Siddhartha example essay topic

374 words
Published in 1922, Siddhartha is the most famous and influential novel by Nobel prize-winning German author Hermann Hesse. Though set in India, the concerns of Siddhartha are universal, expressing Hesse's general interest in the conflict between mind, body, and spirit. While people have contemplated this conflict since the beginning of existence, it took on a special importance for Hesse. Psychoanalysis had burst onto the European intellectual scene in the first decades of the 20th century, and its investigations into the inherent causes of human behavior revolutionized the conception of self. As a result, a new understanding of the whole human animal had to be worked out.

Also, political conflicts in the 20's led to a war in which technological inventions were used to slaughter people. This also called for a reexamination of the relationship between the various aspects of the self. These two events, the emergence of psychoanalysis and World War I, then, set the intellectual and moral context in which Hesse wrote Siddhartha. Hesse's endorsement of unity and pacifism in Siddhartha proved too simple and remote for his contemporaries, and the novel drifted to the back of Hesse's growing list of works. It was not until after World War II that the world was ready to read Siddhartha seriously. In the 1950's the first English translation of Siddhartha was published by New Directions, a publishing company associated with Jack Kerouac and other "beat" authors.

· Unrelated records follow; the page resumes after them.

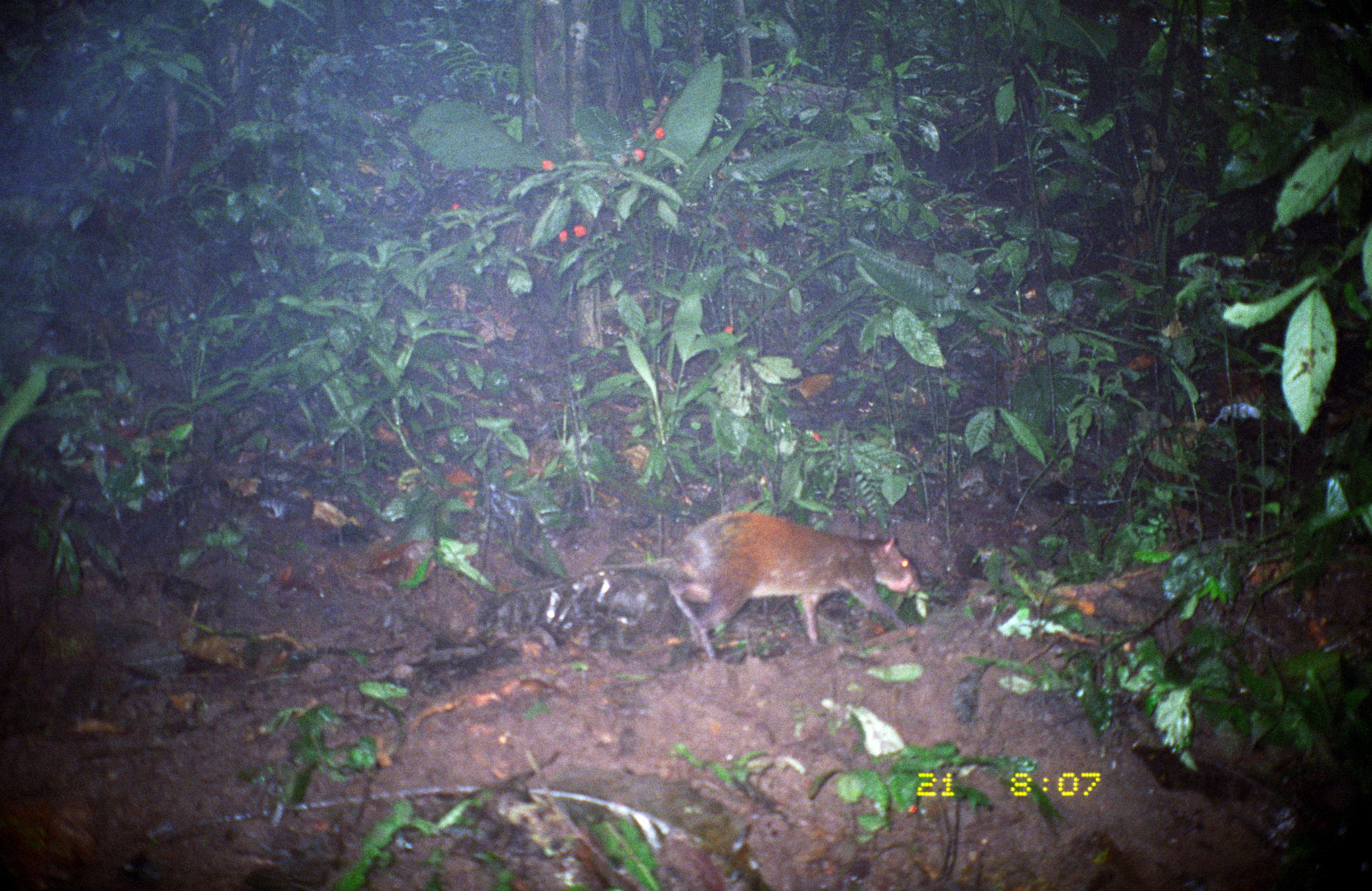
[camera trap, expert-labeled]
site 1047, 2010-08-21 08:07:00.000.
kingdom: Animalia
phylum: Chordata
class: Mammalia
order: Rodentia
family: Dasyproctidae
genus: Dasyprocta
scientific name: Dasyprocta punctata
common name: central american agouti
Dasyprocta punctata (central american agouti).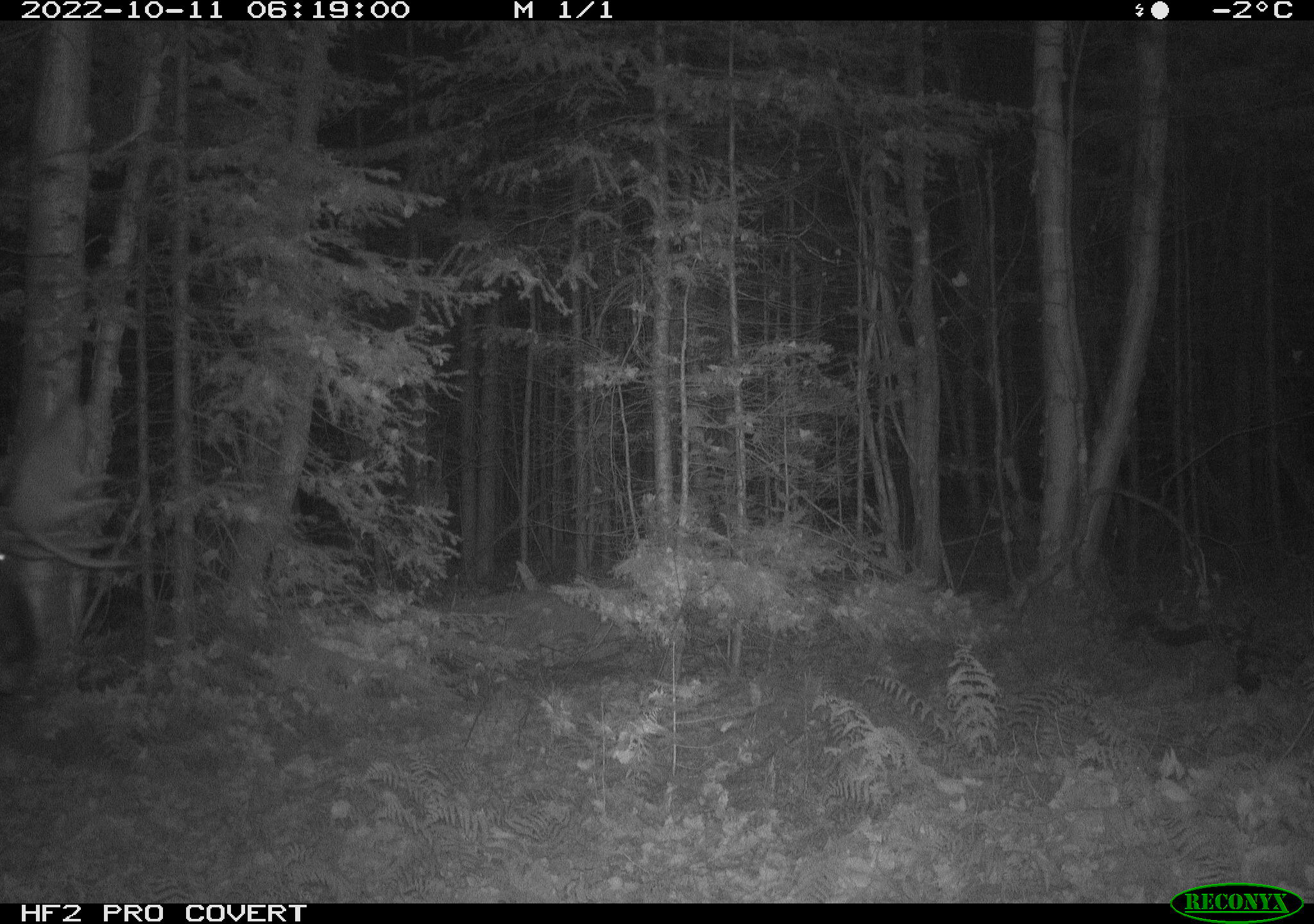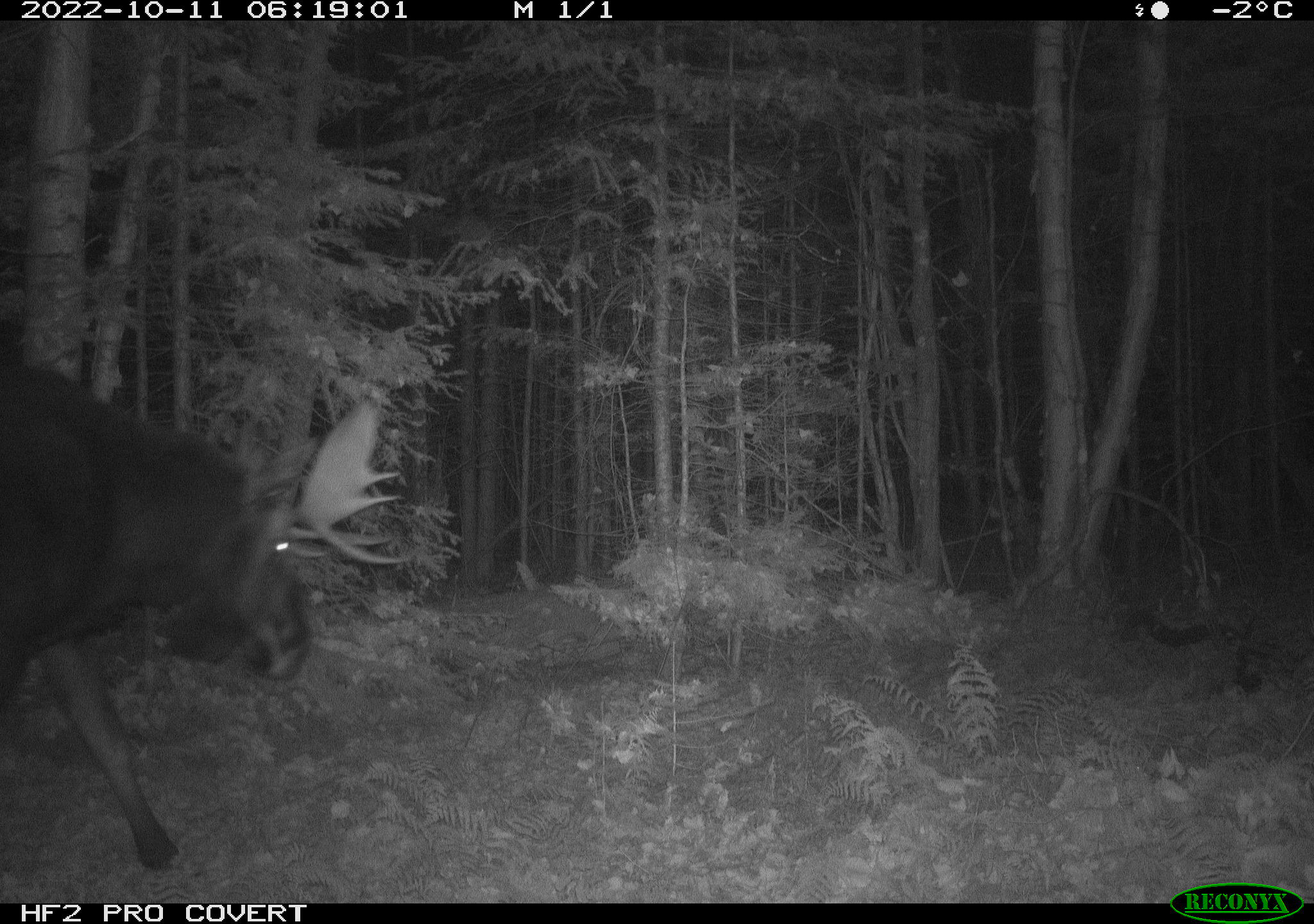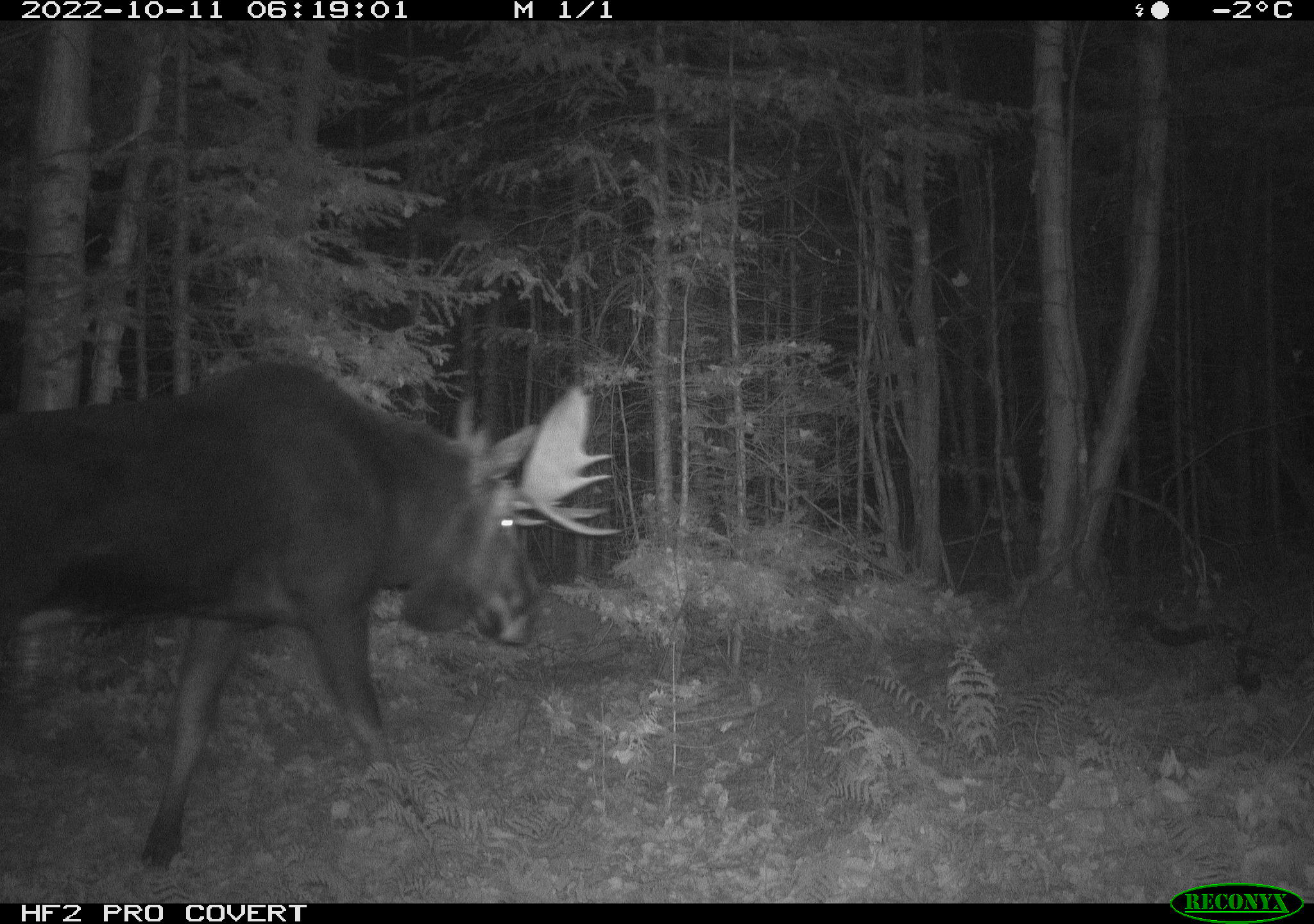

It was not until the 1960's, though, that Siddhartha really took its place as a staple in the American counterculture. The novel's mystical Indian setting and call to "find yourself" appealed to this group greatly, and the novel enjoyed 22 printings by the middle of the 1970's. The same qualities that made the book attractive to 60's counterculture, though, also tend to get the book labeled as adolescent literature. Interestingly, the novel's use o Indian religious and philosophical ideas has stirred some controversy as high schools and universities debate its value as an aid in teaching Eastern religions. As Hesse's use of these concepts is liberal and often Westernized, Siddhartha is now read primarily as a brilliantly written examination of the pursuit for self-understanding.